On Mar 7, 2006, at 12:56 PM, Vladislav Bolkhovitin wrote:
Bryan Henderson wrote:
On Mar 2, 2006, at 11:21 AM, Vladislav Bolkhovitin wrote:
Could anyone advice how a SCSI target device can IO-throttle its
initiators, i.e. prevent them from queuing too many commands,
please?
I suppose, the best way for doing this is to inform the
initiators about the maximum queue depth X of the target device,
so any of the initiators will not send more than X commands. But
I have not found anything similar to that on INQUIRY or MODE
SENSE pages. Have I missed something?

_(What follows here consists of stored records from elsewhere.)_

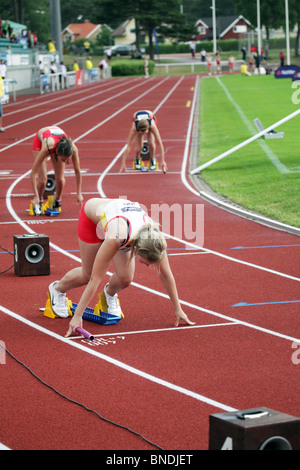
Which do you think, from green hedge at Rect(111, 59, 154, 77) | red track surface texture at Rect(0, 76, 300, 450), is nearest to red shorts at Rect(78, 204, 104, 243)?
red track surface texture at Rect(0, 76, 300, 450)

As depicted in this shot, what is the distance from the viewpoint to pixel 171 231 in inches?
480

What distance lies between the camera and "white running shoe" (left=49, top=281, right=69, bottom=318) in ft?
25.8

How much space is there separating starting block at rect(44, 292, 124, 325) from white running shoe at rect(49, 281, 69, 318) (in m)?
0.06

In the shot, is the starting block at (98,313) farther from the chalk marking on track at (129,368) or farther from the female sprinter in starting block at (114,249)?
the chalk marking on track at (129,368)

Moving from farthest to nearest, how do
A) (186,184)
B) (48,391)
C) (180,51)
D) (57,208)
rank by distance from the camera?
(180,51), (186,184), (57,208), (48,391)

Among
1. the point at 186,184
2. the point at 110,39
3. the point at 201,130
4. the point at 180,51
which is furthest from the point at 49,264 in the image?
the point at 110,39

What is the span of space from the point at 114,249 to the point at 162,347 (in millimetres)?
1054

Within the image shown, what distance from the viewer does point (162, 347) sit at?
23.2 ft

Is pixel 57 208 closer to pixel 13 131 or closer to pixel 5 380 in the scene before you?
pixel 5 380

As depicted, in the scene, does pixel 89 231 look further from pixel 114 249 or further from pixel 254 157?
pixel 254 157

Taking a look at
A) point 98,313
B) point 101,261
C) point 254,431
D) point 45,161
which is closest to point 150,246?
point 101,261

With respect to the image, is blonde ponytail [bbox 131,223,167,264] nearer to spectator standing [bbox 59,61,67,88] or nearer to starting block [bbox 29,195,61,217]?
starting block [bbox 29,195,61,217]

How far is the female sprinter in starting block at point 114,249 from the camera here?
6234 mm

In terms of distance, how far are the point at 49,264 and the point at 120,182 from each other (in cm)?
726
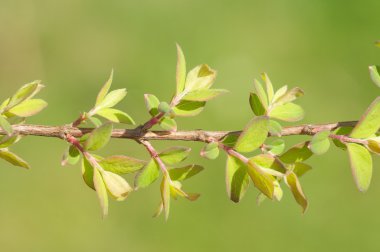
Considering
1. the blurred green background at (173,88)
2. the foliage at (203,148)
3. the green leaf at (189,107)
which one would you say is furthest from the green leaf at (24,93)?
the blurred green background at (173,88)

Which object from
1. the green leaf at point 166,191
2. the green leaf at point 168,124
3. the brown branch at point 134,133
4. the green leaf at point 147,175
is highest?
the green leaf at point 168,124

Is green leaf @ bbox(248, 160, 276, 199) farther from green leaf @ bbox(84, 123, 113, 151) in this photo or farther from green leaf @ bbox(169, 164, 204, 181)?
green leaf @ bbox(84, 123, 113, 151)

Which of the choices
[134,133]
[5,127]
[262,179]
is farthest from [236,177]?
[5,127]

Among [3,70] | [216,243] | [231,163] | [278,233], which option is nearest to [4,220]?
[3,70]

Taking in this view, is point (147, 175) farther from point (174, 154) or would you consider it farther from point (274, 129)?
point (274, 129)

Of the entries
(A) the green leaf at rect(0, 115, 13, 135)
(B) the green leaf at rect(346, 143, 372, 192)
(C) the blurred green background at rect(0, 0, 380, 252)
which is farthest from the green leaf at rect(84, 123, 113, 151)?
(C) the blurred green background at rect(0, 0, 380, 252)

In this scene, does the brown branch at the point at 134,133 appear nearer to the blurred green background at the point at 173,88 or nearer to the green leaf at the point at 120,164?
the green leaf at the point at 120,164

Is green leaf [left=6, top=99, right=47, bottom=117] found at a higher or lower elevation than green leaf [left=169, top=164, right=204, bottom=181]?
higher
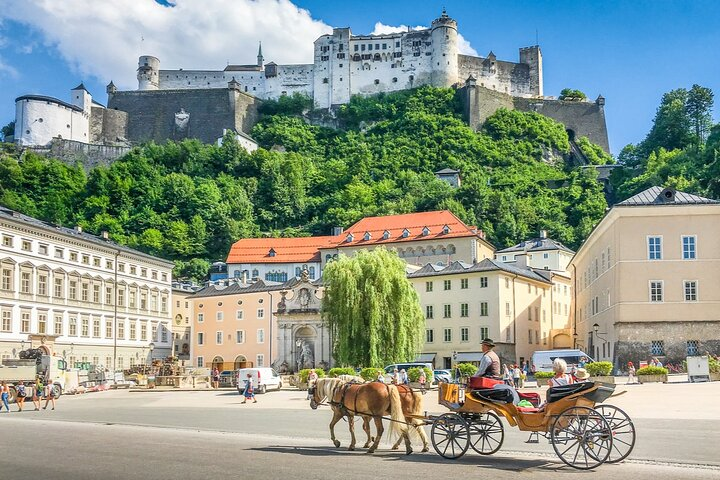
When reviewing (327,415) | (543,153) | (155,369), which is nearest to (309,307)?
(155,369)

Just returning QUEUE FULL
status doesn't look to be correct, because it can lead to out of
order commands execution.
Returning QUEUE FULL status is correct, unless the initiator does
not have any pending commands on the LUN, in which case you
should return BUSY. Yes, this can lead to out-of-order execution.
That's why tapes have traditionally not used SCSI command queuing.

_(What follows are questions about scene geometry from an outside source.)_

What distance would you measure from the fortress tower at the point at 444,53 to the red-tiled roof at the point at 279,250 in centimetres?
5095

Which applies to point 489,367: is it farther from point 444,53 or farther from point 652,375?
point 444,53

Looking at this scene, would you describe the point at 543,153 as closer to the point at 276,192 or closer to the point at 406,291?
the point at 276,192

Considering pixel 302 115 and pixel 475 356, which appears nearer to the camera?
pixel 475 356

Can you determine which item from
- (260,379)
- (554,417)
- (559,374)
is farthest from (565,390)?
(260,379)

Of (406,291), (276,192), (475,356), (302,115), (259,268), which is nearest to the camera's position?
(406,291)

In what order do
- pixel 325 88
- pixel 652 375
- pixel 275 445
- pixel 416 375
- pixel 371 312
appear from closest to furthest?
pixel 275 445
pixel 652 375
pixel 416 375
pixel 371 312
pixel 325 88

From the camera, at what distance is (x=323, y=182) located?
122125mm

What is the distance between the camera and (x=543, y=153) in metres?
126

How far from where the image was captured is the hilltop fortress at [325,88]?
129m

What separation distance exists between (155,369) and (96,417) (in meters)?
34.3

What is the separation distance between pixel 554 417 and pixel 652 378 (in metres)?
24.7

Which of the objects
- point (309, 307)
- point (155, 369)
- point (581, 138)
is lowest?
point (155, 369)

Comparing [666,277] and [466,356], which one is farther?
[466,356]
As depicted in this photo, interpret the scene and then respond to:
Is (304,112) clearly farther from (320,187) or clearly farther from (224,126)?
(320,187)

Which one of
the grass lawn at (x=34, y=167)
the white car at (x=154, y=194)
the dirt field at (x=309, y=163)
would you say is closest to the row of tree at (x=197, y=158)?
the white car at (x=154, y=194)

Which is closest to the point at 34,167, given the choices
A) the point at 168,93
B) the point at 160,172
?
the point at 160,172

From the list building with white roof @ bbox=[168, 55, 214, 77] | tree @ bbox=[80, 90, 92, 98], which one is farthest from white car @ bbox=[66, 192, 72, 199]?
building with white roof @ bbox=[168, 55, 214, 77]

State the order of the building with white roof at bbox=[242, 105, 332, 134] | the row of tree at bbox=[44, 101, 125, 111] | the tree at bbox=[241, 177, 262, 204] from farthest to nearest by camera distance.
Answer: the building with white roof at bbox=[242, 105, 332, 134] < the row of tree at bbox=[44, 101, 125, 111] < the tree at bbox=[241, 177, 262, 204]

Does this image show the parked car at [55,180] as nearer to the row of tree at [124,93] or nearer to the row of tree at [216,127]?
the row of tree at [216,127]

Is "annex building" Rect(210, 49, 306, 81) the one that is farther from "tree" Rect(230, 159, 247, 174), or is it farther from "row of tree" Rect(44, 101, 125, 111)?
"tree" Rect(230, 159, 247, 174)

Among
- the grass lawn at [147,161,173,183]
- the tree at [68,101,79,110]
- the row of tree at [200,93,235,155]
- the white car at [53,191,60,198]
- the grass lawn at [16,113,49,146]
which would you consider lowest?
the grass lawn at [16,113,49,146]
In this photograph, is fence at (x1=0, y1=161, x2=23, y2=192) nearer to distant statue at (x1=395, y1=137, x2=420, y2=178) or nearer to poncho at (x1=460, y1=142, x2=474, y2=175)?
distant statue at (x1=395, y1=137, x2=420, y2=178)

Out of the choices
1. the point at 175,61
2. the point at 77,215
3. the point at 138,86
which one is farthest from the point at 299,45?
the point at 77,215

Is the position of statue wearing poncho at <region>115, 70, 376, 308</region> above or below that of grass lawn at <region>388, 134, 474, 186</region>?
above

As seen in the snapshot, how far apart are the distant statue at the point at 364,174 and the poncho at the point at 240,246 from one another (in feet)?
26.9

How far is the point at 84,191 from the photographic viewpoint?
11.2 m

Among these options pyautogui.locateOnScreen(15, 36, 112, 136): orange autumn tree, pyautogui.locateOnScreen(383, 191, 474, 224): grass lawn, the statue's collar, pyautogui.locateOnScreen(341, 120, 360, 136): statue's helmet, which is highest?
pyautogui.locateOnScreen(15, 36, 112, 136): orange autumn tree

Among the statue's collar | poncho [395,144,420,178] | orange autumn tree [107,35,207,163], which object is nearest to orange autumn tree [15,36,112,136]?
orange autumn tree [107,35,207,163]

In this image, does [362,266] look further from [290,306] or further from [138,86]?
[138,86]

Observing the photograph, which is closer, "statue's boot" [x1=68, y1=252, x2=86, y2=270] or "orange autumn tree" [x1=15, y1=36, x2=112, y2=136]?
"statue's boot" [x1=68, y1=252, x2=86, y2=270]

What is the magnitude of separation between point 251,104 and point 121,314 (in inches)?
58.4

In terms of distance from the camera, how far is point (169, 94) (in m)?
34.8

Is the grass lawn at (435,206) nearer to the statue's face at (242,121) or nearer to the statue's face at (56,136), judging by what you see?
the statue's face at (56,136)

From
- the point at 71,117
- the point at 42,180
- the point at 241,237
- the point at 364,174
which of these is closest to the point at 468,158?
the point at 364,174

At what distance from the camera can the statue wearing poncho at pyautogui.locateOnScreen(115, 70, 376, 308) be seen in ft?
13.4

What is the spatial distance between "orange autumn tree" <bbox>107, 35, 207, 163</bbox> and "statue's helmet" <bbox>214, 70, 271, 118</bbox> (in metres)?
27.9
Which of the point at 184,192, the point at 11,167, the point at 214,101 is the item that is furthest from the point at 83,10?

I'm confused, Vladislav appears to be asking about flow control
such as is built into ISCSI, wherein the ISCSI target tells the
intitiator how many tasks it's willing to work on at once and the
initiator stops sending new ones when it has hit that limit and
waits for one of the previous ones to finish. And the target can
continuously change that number.
Yes, exactly.
With the more primitive transports, I believe this is a manual
configuration step -- the target has a fixed maximum queue depth
and you tell the driver via some configuration parameter what it is.
We currently mostly deal with Fibre Channel, which seems to be a
kind of "more primitive transport" without explicit flow control.

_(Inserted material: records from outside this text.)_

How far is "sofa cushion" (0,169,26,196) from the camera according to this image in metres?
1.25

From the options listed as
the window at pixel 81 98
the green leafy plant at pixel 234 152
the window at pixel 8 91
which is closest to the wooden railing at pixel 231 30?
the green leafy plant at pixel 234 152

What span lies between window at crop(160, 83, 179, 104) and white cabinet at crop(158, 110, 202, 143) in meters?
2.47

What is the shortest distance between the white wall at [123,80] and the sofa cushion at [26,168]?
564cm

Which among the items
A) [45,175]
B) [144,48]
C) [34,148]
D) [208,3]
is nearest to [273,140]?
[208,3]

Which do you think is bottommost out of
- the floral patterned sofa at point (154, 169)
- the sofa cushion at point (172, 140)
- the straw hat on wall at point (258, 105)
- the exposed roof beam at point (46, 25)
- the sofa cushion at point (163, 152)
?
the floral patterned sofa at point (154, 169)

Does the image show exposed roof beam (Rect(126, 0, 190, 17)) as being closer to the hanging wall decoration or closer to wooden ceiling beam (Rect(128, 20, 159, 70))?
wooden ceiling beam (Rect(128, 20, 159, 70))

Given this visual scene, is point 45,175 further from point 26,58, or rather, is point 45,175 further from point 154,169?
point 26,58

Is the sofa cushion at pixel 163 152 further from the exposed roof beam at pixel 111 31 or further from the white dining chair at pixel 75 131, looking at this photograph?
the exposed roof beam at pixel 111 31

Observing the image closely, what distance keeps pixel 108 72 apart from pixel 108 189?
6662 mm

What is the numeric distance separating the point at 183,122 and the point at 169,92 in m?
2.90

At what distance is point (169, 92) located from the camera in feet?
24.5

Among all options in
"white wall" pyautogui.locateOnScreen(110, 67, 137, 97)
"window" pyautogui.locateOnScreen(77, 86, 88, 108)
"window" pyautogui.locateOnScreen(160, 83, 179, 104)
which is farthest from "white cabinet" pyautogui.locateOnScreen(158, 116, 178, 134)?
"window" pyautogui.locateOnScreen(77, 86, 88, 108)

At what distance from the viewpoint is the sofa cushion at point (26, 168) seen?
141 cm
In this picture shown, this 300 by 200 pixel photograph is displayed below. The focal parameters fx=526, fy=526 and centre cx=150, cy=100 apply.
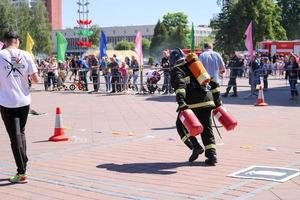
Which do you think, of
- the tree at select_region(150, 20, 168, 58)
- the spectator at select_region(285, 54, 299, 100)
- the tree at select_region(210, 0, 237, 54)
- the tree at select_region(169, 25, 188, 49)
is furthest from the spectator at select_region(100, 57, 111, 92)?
the tree at select_region(169, 25, 188, 49)

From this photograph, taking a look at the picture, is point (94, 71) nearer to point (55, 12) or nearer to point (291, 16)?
point (291, 16)

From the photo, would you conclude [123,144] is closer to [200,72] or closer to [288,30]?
[200,72]

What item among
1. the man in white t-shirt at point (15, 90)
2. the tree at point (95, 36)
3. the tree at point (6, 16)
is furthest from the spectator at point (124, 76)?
the tree at point (95, 36)

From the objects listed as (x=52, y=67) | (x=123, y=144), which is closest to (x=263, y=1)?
(x=52, y=67)

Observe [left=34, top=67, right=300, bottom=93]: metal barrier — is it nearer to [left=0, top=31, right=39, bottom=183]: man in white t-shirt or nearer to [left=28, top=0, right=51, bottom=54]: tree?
[left=0, top=31, right=39, bottom=183]: man in white t-shirt

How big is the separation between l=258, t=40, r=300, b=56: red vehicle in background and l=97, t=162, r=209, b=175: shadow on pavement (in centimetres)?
4588

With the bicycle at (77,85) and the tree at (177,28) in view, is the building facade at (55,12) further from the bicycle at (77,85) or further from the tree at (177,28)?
the bicycle at (77,85)

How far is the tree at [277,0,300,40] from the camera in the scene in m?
85.4

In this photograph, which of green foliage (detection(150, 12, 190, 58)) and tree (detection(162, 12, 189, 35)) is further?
tree (detection(162, 12, 189, 35))

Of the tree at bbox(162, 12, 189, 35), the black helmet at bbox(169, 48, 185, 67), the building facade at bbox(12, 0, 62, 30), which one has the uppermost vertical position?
the building facade at bbox(12, 0, 62, 30)

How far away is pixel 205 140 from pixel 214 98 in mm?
701

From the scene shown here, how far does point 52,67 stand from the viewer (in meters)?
26.8

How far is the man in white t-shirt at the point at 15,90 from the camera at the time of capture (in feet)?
21.3

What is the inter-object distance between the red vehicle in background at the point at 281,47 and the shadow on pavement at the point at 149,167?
4588cm
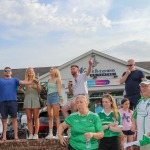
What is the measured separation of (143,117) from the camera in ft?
18.7

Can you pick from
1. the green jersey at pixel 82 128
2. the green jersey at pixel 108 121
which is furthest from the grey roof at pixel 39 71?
the green jersey at pixel 82 128

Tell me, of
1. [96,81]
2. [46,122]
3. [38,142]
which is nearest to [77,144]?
[38,142]

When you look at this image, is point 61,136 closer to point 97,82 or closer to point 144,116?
point 144,116

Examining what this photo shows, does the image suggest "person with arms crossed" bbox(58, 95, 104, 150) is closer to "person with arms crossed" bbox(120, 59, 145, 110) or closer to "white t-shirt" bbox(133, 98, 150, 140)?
"white t-shirt" bbox(133, 98, 150, 140)

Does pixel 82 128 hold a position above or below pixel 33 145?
above

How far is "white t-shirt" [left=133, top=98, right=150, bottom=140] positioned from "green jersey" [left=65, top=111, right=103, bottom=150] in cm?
72

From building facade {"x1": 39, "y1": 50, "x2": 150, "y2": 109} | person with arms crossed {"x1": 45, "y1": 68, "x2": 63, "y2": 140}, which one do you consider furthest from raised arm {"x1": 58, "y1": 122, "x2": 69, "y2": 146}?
building facade {"x1": 39, "y1": 50, "x2": 150, "y2": 109}

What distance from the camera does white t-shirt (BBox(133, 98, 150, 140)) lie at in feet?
18.5

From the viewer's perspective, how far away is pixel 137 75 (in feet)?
30.6

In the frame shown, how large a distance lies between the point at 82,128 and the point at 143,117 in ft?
3.39

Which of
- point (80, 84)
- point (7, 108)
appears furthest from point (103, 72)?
point (7, 108)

Actually, I'm very surprised and can't believe that so advanced and
expensive technology doesn't have such basic thing as a good flow
control. Although, precisely speaking, such flow control is located
on level above transport (this is true for iSCSI as well),
therefore this is SCSI flaw, not FC.
It has X-ON and X-OFF flow control. Not bad considering it was
designed in the early 1980's.
X-OFF is TASK_SET_FULL or BUSY
X-ON is a command completing, or if busy was received because the
initiator did not have any outstanding commands at the target, then X-
ON is implied after a short time delay.
Since an intelligently-designed initiator isn't going to dump every
command to the device anyway (after all, the person writing the
initiator driver wants to have some fun implementing I/O
optimizations too; can't let those target folk have all the fun :-),
the XON/XOFF flow control isn't often invoked.
As I understand it, any system in which QUEUE FULL (that's another
name for SCSI's Task Set Full, isn't it?) errors happen is one
that is not properly configured. I saw a broken ISCSI system that
had QUEUE FULLs happening, and it was a performance disaster.
It is what we observe, too much QUEUE FULLs degrade performance
considerably.
Sounds like a broken initiator.
Apparently, hardware SCSI targets don't suffer from queuing
overflow and don't return all the time QUEUE FULL status, so the
must be a way to do the throttling more elegantly.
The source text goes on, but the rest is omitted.